「学生の物語にカタルシスなんてなくてもいいじゃん」ジョゼと虎と魚たち(2020・アニメ版) たたたたさんの映画レビュー(感想・評価)
学生の物語にカタルシスなんてなくてもいいじゃん
よいところはキャラと町並みの作画が綺麗なこと。特に表情作画がよかったと思いました。会話、展開のテンポ、声優さんの演技のよさとあいまって、時間を忘れて観られました。
障がいをもつジョゼを特別扱いしない冒頭のシーン、セリフ回しにはオレンジデイズの妻夫木くんを彷彿とさせる空気感がありました。
中盤から終盤にかけての展開について、鑑賞中は不満でした。
起きる問題、その経緯、それをめぐる周りの人の反応、問題解決、それぞれがあまりに直接的すぎるため、それなりに大きな問題が起きているにもかかわらず、カタルシスと呼ぶべきものがないからです。

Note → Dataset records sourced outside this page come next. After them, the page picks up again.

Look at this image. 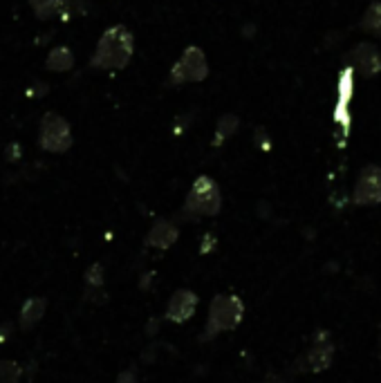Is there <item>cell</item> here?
<instances>
[{
  "label": "cell",
  "mask_w": 381,
  "mask_h": 383,
  "mask_svg": "<svg viewBox=\"0 0 381 383\" xmlns=\"http://www.w3.org/2000/svg\"><path fill=\"white\" fill-rule=\"evenodd\" d=\"M47 312V300L43 296H32L23 303L21 314H18V327L23 332H29L38 325V321L45 316Z\"/></svg>",
  "instance_id": "obj_11"
},
{
  "label": "cell",
  "mask_w": 381,
  "mask_h": 383,
  "mask_svg": "<svg viewBox=\"0 0 381 383\" xmlns=\"http://www.w3.org/2000/svg\"><path fill=\"white\" fill-rule=\"evenodd\" d=\"M12 332H14V323H3V325H0V343H5L9 337H12Z\"/></svg>",
  "instance_id": "obj_20"
},
{
  "label": "cell",
  "mask_w": 381,
  "mask_h": 383,
  "mask_svg": "<svg viewBox=\"0 0 381 383\" xmlns=\"http://www.w3.org/2000/svg\"><path fill=\"white\" fill-rule=\"evenodd\" d=\"M359 27L364 29V32L375 34L377 38H381V3H373L366 9V14L361 16Z\"/></svg>",
  "instance_id": "obj_15"
},
{
  "label": "cell",
  "mask_w": 381,
  "mask_h": 383,
  "mask_svg": "<svg viewBox=\"0 0 381 383\" xmlns=\"http://www.w3.org/2000/svg\"><path fill=\"white\" fill-rule=\"evenodd\" d=\"M74 137L70 130V124H67L61 114L56 112H45L41 126H38V146L45 153H67L72 148Z\"/></svg>",
  "instance_id": "obj_4"
},
{
  "label": "cell",
  "mask_w": 381,
  "mask_h": 383,
  "mask_svg": "<svg viewBox=\"0 0 381 383\" xmlns=\"http://www.w3.org/2000/svg\"><path fill=\"white\" fill-rule=\"evenodd\" d=\"M5 157H7V162H18L23 157V148H21V144H9L7 148H5Z\"/></svg>",
  "instance_id": "obj_18"
},
{
  "label": "cell",
  "mask_w": 381,
  "mask_h": 383,
  "mask_svg": "<svg viewBox=\"0 0 381 383\" xmlns=\"http://www.w3.org/2000/svg\"><path fill=\"white\" fill-rule=\"evenodd\" d=\"M115 383H139V379H137V372H135V368H130V370H124L119 377H117V381Z\"/></svg>",
  "instance_id": "obj_19"
},
{
  "label": "cell",
  "mask_w": 381,
  "mask_h": 383,
  "mask_svg": "<svg viewBox=\"0 0 381 383\" xmlns=\"http://www.w3.org/2000/svg\"><path fill=\"white\" fill-rule=\"evenodd\" d=\"M200 305V298L198 293L193 289H178L169 298V305H166V312H164V318L175 323V325H182V323H187L195 316V309Z\"/></svg>",
  "instance_id": "obj_7"
},
{
  "label": "cell",
  "mask_w": 381,
  "mask_h": 383,
  "mask_svg": "<svg viewBox=\"0 0 381 383\" xmlns=\"http://www.w3.org/2000/svg\"><path fill=\"white\" fill-rule=\"evenodd\" d=\"M209 76V61L198 45H189L182 52V56L175 61L169 72L171 85H184V83H200Z\"/></svg>",
  "instance_id": "obj_5"
},
{
  "label": "cell",
  "mask_w": 381,
  "mask_h": 383,
  "mask_svg": "<svg viewBox=\"0 0 381 383\" xmlns=\"http://www.w3.org/2000/svg\"><path fill=\"white\" fill-rule=\"evenodd\" d=\"M38 90H29V94L32 96H45L47 94V83H36Z\"/></svg>",
  "instance_id": "obj_23"
},
{
  "label": "cell",
  "mask_w": 381,
  "mask_h": 383,
  "mask_svg": "<svg viewBox=\"0 0 381 383\" xmlns=\"http://www.w3.org/2000/svg\"><path fill=\"white\" fill-rule=\"evenodd\" d=\"M213 244H216V238H213L211 233H207V235H204V244L200 247V251H202V253H209Z\"/></svg>",
  "instance_id": "obj_21"
},
{
  "label": "cell",
  "mask_w": 381,
  "mask_h": 383,
  "mask_svg": "<svg viewBox=\"0 0 381 383\" xmlns=\"http://www.w3.org/2000/svg\"><path fill=\"white\" fill-rule=\"evenodd\" d=\"M222 209V193L220 186L213 182L209 175H200L193 182L191 191L187 193V200L180 211L182 220H198V218H213Z\"/></svg>",
  "instance_id": "obj_3"
},
{
  "label": "cell",
  "mask_w": 381,
  "mask_h": 383,
  "mask_svg": "<svg viewBox=\"0 0 381 383\" xmlns=\"http://www.w3.org/2000/svg\"><path fill=\"white\" fill-rule=\"evenodd\" d=\"M158 325H160V318H153L149 325H146V334H149V337H155V334H158Z\"/></svg>",
  "instance_id": "obj_22"
},
{
  "label": "cell",
  "mask_w": 381,
  "mask_h": 383,
  "mask_svg": "<svg viewBox=\"0 0 381 383\" xmlns=\"http://www.w3.org/2000/svg\"><path fill=\"white\" fill-rule=\"evenodd\" d=\"M180 238V229L178 224L171 222V220H158L151 227V231L146 233L144 244L151 249H158V251H166L171 249L175 242Z\"/></svg>",
  "instance_id": "obj_10"
},
{
  "label": "cell",
  "mask_w": 381,
  "mask_h": 383,
  "mask_svg": "<svg viewBox=\"0 0 381 383\" xmlns=\"http://www.w3.org/2000/svg\"><path fill=\"white\" fill-rule=\"evenodd\" d=\"M135 52V38L128 27L112 25L101 34L96 50L90 58V67L94 70H124L128 67Z\"/></svg>",
  "instance_id": "obj_1"
},
{
  "label": "cell",
  "mask_w": 381,
  "mask_h": 383,
  "mask_svg": "<svg viewBox=\"0 0 381 383\" xmlns=\"http://www.w3.org/2000/svg\"><path fill=\"white\" fill-rule=\"evenodd\" d=\"M240 126V119L236 114H222L218 119V126H216V137H213V146H222L224 142L229 139V137L236 135Z\"/></svg>",
  "instance_id": "obj_14"
},
{
  "label": "cell",
  "mask_w": 381,
  "mask_h": 383,
  "mask_svg": "<svg viewBox=\"0 0 381 383\" xmlns=\"http://www.w3.org/2000/svg\"><path fill=\"white\" fill-rule=\"evenodd\" d=\"M350 70L359 72L364 78L377 76L381 72V54L373 43H359L348 56Z\"/></svg>",
  "instance_id": "obj_8"
},
{
  "label": "cell",
  "mask_w": 381,
  "mask_h": 383,
  "mask_svg": "<svg viewBox=\"0 0 381 383\" xmlns=\"http://www.w3.org/2000/svg\"><path fill=\"white\" fill-rule=\"evenodd\" d=\"M38 21H52V18H65L67 0H29Z\"/></svg>",
  "instance_id": "obj_12"
},
{
  "label": "cell",
  "mask_w": 381,
  "mask_h": 383,
  "mask_svg": "<svg viewBox=\"0 0 381 383\" xmlns=\"http://www.w3.org/2000/svg\"><path fill=\"white\" fill-rule=\"evenodd\" d=\"M242 318H245V303H242V298L236 296V293H218L209 305L207 325L200 334V341L207 343L216 339L218 334L233 332L242 323Z\"/></svg>",
  "instance_id": "obj_2"
},
{
  "label": "cell",
  "mask_w": 381,
  "mask_h": 383,
  "mask_svg": "<svg viewBox=\"0 0 381 383\" xmlns=\"http://www.w3.org/2000/svg\"><path fill=\"white\" fill-rule=\"evenodd\" d=\"M353 200L357 206H375L381 204V169L375 164L364 166L357 178Z\"/></svg>",
  "instance_id": "obj_6"
},
{
  "label": "cell",
  "mask_w": 381,
  "mask_h": 383,
  "mask_svg": "<svg viewBox=\"0 0 381 383\" xmlns=\"http://www.w3.org/2000/svg\"><path fill=\"white\" fill-rule=\"evenodd\" d=\"M45 67L50 72H67V70H72V67H74L72 50H70V47H65V45L54 47V50L47 54V58H45Z\"/></svg>",
  "instance_id": "obj_13"
},
{
  "label": "cell",
  "mask_w": 381,
  "mask_h": 383,
  "mask_svg": "<svg viewBox=\"0 0 381 383\" xmlns=\"http://www.w3.org/2000/svg\"><path fill=\"white\" fill-rule=\"evenodd\" d=\"M332 357H335V346L328 341V332H319L314 337V348H312L296 366H303L300 370H305V372H323L330 368Z\"/></svg>",
  "instance_id": "obj_9"
},
{
  "label": "cell",
  "mask_w": 381,
  "mask_h": 383,
  "mask_svg": "<svg viewBox=\"0 0 381 383\" xmlns=\"http://www.w3.org/2000/svg\"><path fill=\"white\" fill-rule=\"evenodd\" d=\"M379 359H381V327H379Z\"/></svg>",
  "instance_id": "obj_25"
},
{
  "label": "cell",
  "mask_w": 381,
  "mask_h": 383,
  "mask_svg": "<svg viewBox=\"0 0 381 383\" xmlns=\"http://www.w3.org/2000/svg\"><path fill=\"white\" fill-rule=\"evenodd\" d=\"M153 276H155L153 271L144 273V276H142V282H139V287H142V289H149V287H151V280H153Z\"/></svg>",
  "instance_id": "obj_24"
},
{
  "label": "cell",
  "mask_w": 381,
  "mask_h": 383,
  "mask_svg": "<svg viewBox=\"0 0 381 383\" xmlns=\"http://www.w3.org/2000/svg\"><path fill=\"white\" fill-rule=\"evenodd\" d=\"M23 377V366L12 359L0 361V383H21Z\"/></svg>",
  "instance_id": "obj_16"
},
{
  "label": "cell",
  "mask_w": 381,
  "mask_h": 383,
  "mask_svg": "<svg viewBox=\"0 0 381 383\" xmlns=\"http://www.w3.org/2000/svg\"><path fill=\"white\" fill-rule=\"evenodd\" d=\"M105 282V271L101 262H94L85 269V287L87 289H101Z\"/></svg>",
  "instance_id": "obj_17"
}]
</instances>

ですが、観賞後時間が経つにつれて、評価を改めました。
この映画が主眼においていることは、今この時代の大学生活をできるだけ脚色なく、どこにでもある物語を描くことではないか、と。
周りにとっては些細な、でも自分たちにとっては大きな問題の勃発
それに対して劇的なカタルシスのないまま続く日々
経済性を求められない大学生活にのみ許される形の瑞々しさを思い出させてくれる作品と思います。